--- Excerpted passage ---

As the H1N1 swine flu settles in and sickens large populations around the world, pharmaceutical companies operating in the vaccination space are reporting large-scale demand from governments worldwide. Baxter International on Thursday announced that it has been contracted to supply 80 million H1N1 vaccination doses for the UK, Ireland, and New Zealand alone.
Last week, the UK announced its intention to vaccinate its total population - a large endeavor and one that reflects the impact the H1N1 virus is having on the country.
"Baxter's ability to participate in the market for vaccines for the flu strain, also known as swine flu, will be dictated by its production capabilities," The Wall Street Journal reported
. "The company won't come close to delivering this year on the 80 million doses ordered, noted [Baxter CEO, Robert] Parkinson, who described 'yield optimization' as a challenge."
These issues of production scale raise alarming points on the pharmaceutical sector's ability to deliver H1N1 vaccinations worldwide. The combined populations of the UK, Ireland, and New Zealand represent a very small fraction of humanity at large. The United States has contracts with four separate vaccine providers.

---

Work instructions
Answer these questions about the H1N1 vaccine passage above:
1. How many H1N1 vaccine doses has Baxter International been contracted to supply for the UK, Ireland, and New Zealand?
2. What did the UK announce last week?
3. With how many separate vaccine providers does the United States have contracts?

--- Data for review ---

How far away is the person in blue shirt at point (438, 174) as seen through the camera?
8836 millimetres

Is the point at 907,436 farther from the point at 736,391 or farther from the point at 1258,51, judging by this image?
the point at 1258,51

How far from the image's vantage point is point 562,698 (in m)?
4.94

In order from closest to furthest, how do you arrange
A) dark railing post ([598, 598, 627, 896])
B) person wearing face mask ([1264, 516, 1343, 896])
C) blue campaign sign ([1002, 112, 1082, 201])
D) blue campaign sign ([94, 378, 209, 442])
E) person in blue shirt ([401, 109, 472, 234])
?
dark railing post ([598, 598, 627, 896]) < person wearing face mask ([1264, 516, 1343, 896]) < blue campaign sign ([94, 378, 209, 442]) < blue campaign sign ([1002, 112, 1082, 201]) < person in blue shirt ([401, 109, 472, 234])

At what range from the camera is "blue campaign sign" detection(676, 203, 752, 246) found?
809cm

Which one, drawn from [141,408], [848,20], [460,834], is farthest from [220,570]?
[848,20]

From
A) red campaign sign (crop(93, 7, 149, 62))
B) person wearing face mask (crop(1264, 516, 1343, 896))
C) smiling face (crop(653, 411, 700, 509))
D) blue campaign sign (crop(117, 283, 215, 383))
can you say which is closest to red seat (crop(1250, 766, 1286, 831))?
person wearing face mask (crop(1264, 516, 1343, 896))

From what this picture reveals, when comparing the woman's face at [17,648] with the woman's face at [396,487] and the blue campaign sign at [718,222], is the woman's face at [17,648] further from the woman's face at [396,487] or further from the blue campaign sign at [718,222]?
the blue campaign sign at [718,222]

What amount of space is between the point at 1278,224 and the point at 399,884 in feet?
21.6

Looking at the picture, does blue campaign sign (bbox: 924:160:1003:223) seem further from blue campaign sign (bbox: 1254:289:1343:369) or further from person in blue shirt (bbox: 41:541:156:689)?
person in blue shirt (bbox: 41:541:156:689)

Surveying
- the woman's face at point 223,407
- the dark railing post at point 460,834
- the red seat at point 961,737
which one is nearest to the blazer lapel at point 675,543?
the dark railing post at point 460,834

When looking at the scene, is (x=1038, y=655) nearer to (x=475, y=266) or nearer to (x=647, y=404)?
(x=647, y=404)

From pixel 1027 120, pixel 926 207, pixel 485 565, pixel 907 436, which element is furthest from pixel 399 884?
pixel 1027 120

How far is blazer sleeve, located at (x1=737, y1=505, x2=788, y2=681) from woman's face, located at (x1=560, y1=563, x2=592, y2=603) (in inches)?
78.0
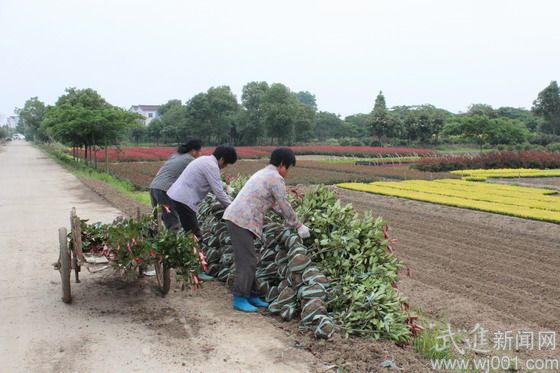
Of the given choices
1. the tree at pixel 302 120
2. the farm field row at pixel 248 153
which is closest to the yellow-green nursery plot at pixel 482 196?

---
--- Data for review ---

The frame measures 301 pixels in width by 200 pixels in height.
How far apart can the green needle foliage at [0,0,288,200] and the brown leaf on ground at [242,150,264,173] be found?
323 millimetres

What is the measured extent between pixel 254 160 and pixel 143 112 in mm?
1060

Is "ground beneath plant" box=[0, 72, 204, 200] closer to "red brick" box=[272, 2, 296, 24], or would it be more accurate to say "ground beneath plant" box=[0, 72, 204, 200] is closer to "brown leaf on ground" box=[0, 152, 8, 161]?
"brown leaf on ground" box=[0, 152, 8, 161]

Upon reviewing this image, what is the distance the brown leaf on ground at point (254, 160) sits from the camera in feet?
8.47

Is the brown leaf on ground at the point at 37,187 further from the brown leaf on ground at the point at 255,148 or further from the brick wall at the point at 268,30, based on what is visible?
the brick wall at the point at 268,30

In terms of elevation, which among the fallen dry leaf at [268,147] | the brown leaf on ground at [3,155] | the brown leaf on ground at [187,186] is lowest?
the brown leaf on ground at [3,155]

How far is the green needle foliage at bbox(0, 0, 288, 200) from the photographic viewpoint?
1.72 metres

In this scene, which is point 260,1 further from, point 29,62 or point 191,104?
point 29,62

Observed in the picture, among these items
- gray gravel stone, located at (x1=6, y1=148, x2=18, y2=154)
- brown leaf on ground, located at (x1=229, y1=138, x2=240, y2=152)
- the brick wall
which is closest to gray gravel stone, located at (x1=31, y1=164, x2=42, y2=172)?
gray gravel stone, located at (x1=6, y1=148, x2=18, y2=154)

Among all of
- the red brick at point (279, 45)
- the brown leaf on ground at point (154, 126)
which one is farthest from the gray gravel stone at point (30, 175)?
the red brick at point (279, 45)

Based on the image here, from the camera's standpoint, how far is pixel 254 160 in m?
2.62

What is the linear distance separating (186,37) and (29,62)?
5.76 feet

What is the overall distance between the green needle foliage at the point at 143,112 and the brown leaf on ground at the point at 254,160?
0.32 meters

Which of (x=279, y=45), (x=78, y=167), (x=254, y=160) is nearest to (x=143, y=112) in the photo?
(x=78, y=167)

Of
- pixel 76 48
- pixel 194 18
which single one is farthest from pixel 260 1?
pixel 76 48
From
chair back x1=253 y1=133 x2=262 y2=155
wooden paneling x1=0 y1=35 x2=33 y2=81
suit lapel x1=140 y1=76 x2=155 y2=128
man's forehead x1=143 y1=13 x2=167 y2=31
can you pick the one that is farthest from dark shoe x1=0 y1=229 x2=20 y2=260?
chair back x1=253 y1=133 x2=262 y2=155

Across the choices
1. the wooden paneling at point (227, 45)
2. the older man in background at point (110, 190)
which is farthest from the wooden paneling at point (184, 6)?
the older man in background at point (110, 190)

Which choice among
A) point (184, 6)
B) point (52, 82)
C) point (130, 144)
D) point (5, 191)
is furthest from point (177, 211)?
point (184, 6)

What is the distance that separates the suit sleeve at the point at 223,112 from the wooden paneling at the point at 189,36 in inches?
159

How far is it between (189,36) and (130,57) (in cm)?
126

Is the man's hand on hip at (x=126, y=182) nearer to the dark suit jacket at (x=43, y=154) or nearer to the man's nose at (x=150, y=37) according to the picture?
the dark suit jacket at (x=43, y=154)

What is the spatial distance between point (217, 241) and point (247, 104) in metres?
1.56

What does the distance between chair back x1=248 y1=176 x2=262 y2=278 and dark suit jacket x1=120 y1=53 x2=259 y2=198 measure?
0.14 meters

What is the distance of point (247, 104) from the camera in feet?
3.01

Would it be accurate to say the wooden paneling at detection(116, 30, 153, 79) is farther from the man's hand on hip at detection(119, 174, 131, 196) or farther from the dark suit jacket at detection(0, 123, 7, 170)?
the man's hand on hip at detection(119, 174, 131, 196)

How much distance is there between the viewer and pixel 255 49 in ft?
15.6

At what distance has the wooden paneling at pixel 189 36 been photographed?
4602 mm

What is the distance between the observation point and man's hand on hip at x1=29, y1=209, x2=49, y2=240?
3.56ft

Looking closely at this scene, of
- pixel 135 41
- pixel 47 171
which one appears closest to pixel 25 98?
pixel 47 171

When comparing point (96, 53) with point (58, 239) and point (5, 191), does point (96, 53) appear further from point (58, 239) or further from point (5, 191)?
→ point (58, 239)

---
--- Data for review ---

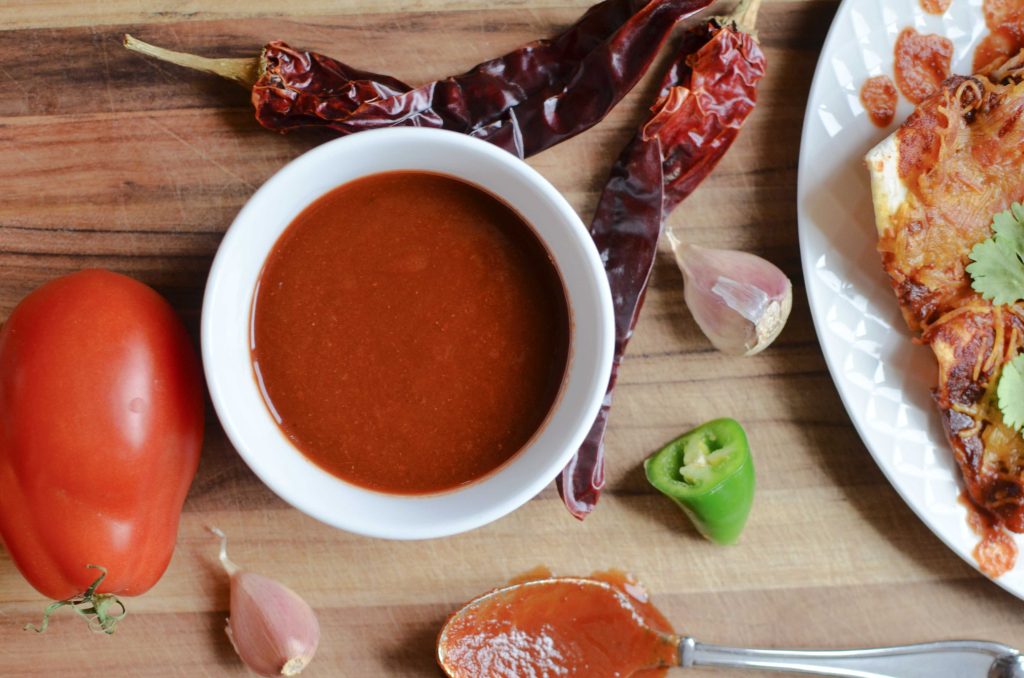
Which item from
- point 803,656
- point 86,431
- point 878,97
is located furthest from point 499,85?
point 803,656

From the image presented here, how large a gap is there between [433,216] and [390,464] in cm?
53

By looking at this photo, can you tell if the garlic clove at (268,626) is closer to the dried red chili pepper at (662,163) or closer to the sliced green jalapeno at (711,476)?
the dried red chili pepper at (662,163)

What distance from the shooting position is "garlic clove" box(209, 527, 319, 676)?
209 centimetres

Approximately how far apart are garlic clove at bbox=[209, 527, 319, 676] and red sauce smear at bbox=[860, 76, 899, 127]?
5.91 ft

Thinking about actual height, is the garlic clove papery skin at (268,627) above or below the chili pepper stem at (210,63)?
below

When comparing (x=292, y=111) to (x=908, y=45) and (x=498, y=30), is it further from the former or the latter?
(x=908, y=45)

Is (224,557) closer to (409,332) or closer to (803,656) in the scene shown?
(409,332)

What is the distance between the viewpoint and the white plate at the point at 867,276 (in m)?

---

Your solution
1. 80 million doses.
2. Its intention to vaccinate its total population.
3. Four.